◆ Arbeitsauftrag ◆
Fassen Sie den Textauszug in zwei Sätzen zusammen.

◆ Textauszug ◆
—————
Wir sind Bettler, das ist wahr
Heiko Kuschel
8. Januar 2011 - 9:58
Predigt am 1. Sonntag nach Epiphanias
Gochsheim, 7./8.1.2006; Schonungen, 9.1.2011
Text: 1. Kor 1, 26-31
26 Seht doch, liebe Brüder, auf eure Berufung. Nicht viele Weise nach dem Fleisch, nicht viele Mächtige, nicht viele Angesehene sind berufen. 27 Sondern was töricht ist vor der Welt, das hat Gott erwählt, damit er die Weisen zuschanden mache; und was schwach ist vor der Welt, das hat Gott erwählt, damit er zuschanden mache, was stark ist; 28 und das Geringe vor der Welt und das Verachtete hat Gott erwählt, das, was nichts ist, damit er zunichte mache, was etwas ist, 29 damit sich kein Mensch vor Gott rühme. 30 Durch ihn aber seid ihr in Christus Jesus, der uns von Gott gemacht ist zur Weisheit und zur Gerechtigkeit und zur Heiligung und zur Erlösung, 31 damit, wie geschrieben steht (Jeremia 9,22.23): «Wer sich rühmt, der rühme sich des Herrn!»
—————
◆ Datenauszug ◆
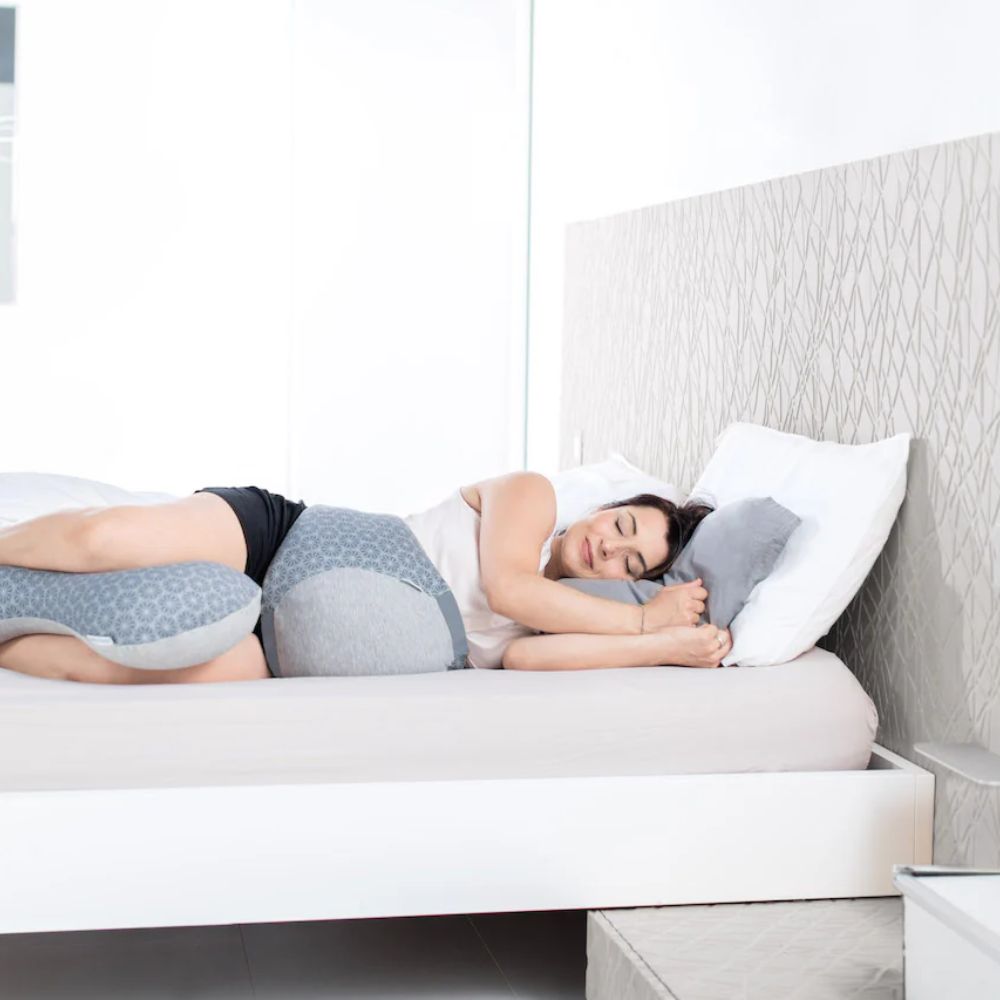 Babymoov Mom and Baby Nursing and Maternity Pillow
—————
◆ Lösung ◆
Der Textauszug enthält die Angaben zu einer Predigt von Heiko Kuschel mit dem Titel „Wir sind Bettler, das ist wahr“ zum 1. Sonntag nach Epiphanias, gehalten in Gochsheim (7./8.1.2006) und Schonungen (9.1.2011), sowie den zugehörigen Predigttext 1. Kor 1, 26-31. Dieser besagt, dass nicht viele Weise, Mächtige und Angesehene berufen sind, sondern Gott das Törichte, Schwache und Verachtete erwählt hat, damit sich kein Mensch vor Gott rühme, und wer sich rühmt, sich des Herrn rühmen soll.